• Data to use:
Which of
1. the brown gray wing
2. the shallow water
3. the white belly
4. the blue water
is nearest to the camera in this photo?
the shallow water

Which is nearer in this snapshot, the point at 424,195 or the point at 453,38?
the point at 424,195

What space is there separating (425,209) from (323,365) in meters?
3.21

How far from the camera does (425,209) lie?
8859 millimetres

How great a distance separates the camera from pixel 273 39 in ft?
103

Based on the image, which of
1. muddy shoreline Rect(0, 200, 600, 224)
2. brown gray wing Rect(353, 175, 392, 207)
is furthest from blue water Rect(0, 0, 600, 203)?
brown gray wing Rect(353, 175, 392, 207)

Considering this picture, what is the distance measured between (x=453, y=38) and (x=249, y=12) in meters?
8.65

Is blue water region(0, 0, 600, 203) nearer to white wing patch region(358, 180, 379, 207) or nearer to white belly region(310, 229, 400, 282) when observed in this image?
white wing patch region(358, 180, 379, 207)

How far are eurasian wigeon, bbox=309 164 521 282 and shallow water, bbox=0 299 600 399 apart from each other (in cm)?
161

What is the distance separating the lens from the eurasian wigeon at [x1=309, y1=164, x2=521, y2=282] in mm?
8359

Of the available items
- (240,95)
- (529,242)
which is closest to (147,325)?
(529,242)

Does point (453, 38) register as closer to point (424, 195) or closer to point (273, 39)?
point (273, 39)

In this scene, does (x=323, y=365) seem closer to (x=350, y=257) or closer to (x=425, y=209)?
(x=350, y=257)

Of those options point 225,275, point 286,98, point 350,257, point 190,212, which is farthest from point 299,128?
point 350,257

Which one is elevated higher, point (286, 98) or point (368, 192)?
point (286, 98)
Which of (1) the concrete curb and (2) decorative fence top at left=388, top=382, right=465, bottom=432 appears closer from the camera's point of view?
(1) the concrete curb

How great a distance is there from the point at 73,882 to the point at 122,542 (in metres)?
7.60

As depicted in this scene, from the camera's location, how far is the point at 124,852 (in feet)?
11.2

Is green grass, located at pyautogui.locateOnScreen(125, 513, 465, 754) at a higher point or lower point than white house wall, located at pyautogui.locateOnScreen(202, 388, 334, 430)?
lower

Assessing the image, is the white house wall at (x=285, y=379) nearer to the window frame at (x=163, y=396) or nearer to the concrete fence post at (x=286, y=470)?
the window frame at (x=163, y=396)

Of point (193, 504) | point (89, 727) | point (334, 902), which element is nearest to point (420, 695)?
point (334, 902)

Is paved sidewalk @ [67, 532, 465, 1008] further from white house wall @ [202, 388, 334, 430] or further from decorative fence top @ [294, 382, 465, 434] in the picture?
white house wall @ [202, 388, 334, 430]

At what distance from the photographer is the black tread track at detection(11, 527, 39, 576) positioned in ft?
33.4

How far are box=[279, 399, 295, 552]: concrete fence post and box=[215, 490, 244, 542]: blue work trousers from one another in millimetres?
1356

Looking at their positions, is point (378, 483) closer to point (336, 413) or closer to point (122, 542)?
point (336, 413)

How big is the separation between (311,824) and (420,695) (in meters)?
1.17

• Exercise aim: Copy out the items above word for word, from their start through the line containing "8859 millimetres", and nothing else.

• Response below:
Which of
1. the brown gray wing
2. the shallow water
3. the white belly
4. the blue water
is nearest to the camera in this photo?
the shallow water

Which is nearer in this snapshot, the point at 424,195 or the point at 453,38?
the point at 424,195

What space is there separating (425,209) from (323,365) in meters?
3.21

How far from the camera does (425,209) lie?
8859 millimetres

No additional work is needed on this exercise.